— DOCUMENT EXCERPT —
MVPTR: Multi-Stage Vision-Language Pre-Training via Multi-Level Semantic Alignment

Introduction

This repository is the implementation of our project MVPTR: Multi-Stage Vision-Language Pre-Training via Multi-Level Semantic Alignment. In this paper, we propose to explicitly align vision and language at multiple levels. In MVP, we firstly introduce concepts in both modalities to construct two-level semantic representations for language and vision, then we design a 2-stage pre-training framework to learn intra-modal and cross-modal interaction respectively. The procedure is illustrated in the figure below:

MVPTR

Our implementation is based on the project Oscar&VinVL, many thanks to Microsoft for the open-source resource.

Performance

We pre-trained our MVP model with the base-setting and evaluate it on image-text retrieval, VQA, visual entailment, and referring expression.

Task MSCOCO MSCOCO Flickr Flickr VQA VQA SNLI-VE
Metric IR R@1 TR R@1 IR R@1 TR R@1 Test-dev Test-std Val/Test
ALBEF 56.8 73.1 82.8 94.3 74.54 74.70 80.14/80.30
VinVL 58.1 74.6 75.95 76.12 – / –
MVPTR 60.1 77.3 84.0 95.2 76.16 76.36 80.30/80.17

MSCOCO: 5k test; IR: Image Retrieval; TR: Text Retrieval, R@1: Recall at 1, VQA: VQA v2

For full results, please refer to our paper.

— WRITTEN INSTRUCTION 1 —
Format the rows from the one containing "From [628,174] to" through the one containing "9750 millimetres", both included, as a Markdown table with the columns No. and Row text. Skip blank lines.

— LISTING —

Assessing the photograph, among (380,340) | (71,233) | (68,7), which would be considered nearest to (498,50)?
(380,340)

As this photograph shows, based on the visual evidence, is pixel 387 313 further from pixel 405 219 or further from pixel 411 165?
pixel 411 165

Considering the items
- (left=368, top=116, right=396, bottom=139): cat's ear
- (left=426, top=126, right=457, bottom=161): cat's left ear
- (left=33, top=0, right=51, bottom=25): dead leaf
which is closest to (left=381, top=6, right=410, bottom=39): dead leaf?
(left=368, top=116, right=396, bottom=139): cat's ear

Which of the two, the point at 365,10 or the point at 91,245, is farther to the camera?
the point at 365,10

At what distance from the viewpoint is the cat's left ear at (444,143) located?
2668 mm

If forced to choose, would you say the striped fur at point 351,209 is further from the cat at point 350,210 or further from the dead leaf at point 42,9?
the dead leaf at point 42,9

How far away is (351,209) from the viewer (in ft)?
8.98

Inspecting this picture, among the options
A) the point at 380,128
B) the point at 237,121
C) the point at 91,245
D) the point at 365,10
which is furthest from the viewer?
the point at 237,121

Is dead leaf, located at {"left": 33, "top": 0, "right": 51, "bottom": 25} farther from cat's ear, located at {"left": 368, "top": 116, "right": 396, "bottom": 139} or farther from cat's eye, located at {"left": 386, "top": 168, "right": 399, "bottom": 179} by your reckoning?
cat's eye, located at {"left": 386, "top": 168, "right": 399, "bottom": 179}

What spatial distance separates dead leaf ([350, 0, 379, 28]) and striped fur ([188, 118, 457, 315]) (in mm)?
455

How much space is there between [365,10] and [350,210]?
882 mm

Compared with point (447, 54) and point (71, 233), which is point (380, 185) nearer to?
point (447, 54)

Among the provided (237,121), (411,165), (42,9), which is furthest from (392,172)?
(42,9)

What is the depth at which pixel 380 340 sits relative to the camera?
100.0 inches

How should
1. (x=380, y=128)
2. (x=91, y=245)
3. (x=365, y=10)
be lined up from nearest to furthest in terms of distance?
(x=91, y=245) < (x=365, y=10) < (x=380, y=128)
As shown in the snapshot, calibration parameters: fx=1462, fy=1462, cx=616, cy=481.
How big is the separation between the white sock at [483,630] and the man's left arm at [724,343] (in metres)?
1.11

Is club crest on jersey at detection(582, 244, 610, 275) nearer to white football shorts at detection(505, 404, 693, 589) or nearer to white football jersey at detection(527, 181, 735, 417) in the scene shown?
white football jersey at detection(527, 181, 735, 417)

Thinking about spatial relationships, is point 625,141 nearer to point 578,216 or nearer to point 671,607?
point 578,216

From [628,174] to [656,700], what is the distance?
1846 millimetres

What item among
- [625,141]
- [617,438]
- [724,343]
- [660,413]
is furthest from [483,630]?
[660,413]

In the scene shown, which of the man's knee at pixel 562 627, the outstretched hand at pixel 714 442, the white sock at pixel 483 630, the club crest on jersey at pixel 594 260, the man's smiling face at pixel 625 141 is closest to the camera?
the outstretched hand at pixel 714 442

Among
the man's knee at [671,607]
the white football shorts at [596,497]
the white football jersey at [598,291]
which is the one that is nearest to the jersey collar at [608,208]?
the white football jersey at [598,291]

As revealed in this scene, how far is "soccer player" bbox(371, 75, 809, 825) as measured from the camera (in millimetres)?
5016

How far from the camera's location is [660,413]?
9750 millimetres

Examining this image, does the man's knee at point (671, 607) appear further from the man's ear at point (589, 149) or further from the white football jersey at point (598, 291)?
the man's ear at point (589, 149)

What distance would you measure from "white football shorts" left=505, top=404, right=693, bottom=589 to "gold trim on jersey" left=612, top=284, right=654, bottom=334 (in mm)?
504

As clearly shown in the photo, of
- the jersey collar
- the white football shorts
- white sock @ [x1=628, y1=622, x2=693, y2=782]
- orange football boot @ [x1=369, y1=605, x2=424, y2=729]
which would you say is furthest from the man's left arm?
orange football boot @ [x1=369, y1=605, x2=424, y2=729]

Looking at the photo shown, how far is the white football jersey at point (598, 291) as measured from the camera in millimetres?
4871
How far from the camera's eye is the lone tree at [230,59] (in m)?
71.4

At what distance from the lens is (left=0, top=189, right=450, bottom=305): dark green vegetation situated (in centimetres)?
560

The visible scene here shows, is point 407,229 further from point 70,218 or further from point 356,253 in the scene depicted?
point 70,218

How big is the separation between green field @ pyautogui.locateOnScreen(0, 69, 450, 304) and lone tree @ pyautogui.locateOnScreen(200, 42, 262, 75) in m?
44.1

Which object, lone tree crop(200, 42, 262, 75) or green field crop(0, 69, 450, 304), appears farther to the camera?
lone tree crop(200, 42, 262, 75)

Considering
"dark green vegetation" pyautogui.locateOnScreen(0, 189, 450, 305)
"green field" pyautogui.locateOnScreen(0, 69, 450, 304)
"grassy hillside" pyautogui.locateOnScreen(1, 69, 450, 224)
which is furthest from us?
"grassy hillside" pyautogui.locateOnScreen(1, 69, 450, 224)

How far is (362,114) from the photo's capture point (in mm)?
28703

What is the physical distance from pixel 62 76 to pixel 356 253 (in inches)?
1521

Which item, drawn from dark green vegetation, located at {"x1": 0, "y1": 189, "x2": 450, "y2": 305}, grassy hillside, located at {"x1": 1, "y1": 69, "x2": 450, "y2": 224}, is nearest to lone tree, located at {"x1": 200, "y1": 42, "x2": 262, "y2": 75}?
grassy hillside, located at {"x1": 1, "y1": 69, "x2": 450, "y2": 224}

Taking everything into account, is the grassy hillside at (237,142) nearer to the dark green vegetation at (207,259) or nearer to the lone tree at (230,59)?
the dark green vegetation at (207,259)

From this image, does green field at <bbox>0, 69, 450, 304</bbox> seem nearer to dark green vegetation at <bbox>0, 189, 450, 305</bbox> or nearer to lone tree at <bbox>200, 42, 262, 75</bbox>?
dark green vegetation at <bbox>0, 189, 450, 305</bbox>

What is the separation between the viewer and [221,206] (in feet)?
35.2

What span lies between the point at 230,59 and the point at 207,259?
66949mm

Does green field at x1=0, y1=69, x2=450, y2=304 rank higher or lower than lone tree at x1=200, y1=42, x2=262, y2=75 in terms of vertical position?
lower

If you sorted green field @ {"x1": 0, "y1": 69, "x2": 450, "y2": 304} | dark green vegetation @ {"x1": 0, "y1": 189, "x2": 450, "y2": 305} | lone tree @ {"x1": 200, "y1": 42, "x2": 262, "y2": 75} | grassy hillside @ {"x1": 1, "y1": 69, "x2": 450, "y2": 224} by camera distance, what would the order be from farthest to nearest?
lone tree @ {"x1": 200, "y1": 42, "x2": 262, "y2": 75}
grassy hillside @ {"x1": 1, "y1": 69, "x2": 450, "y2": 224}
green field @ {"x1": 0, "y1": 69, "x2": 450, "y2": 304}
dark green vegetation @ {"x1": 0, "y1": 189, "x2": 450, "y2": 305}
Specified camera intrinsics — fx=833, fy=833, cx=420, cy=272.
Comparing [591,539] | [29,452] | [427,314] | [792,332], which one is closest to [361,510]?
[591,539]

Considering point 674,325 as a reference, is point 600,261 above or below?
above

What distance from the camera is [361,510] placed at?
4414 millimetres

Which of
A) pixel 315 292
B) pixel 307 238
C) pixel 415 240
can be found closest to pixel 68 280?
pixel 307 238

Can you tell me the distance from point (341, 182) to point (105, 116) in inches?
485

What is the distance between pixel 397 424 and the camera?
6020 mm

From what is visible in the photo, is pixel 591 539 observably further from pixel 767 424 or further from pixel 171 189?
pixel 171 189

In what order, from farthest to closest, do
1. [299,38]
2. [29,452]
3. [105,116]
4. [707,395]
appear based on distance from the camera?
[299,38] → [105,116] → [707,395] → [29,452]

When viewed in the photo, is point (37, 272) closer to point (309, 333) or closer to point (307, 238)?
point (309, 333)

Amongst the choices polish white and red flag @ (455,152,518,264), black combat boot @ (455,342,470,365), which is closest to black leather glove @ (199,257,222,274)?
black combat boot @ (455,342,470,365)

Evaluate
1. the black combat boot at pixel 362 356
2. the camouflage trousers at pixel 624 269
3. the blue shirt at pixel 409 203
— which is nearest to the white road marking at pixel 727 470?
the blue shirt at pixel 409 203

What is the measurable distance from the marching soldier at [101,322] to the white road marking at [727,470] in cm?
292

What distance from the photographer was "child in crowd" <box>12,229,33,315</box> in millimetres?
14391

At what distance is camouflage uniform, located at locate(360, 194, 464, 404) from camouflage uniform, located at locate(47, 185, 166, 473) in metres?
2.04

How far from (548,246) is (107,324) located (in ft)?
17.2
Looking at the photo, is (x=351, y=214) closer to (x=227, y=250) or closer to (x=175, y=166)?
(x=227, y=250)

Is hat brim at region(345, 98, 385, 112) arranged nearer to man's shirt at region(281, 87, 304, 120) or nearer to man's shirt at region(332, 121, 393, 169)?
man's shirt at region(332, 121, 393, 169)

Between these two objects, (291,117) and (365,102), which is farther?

— WRITTEN INSTRUCTION 2 —
According to the MVPTR page, which existing project is the MVPTR implementation based on?

— WORKED SOLUTION 1 —
| No. | Row text |
|---|---|
| 1 | From [628,174] to [656,700], what is the distance? |
| 2 | 1846 millimetres |
| 3 | What item among |
| 4 | - [625,141] |
| 5 | - [617,438] |
| 6 | - [724,343] |
| 7 | - [660,413] |
| 8 | is furthest from [483,630]? |
| 9 | [660,413] |
| 10 | In the scene shown, which of the man's knee at pixel 562 627, the outstretched hand at pixel 714 442, the white sock at pixel 483 630, the club crest on jersey at pixel 594 260, the man's smiling face at pixel 625 141 is closest to the camera? |
| 11 | the outstretched hand at pixel 714 442 |
| 12 | Among |
| 13 | the man's knee at [671,607] |
| 14 | the white football shorts at [596,497] |
| 15 | the white football jersey at [598,291] |
| 16 | which is the one that is nearest to the jersey collar at [608,208]? |
| 17 | the white football jersey at [598,291] |
| 18 | As revealed in this scene, how far is "soccer player" bbox(371, 75, 809, 825) as measured from the camera (in millimetres)? |
| 19 | 5016 |
| 20 | How far from the camera's location is [660,413]? |
| 21 | 9750 millimetres |

— WORKED SOLUTION 2 —
Oscar&VinVL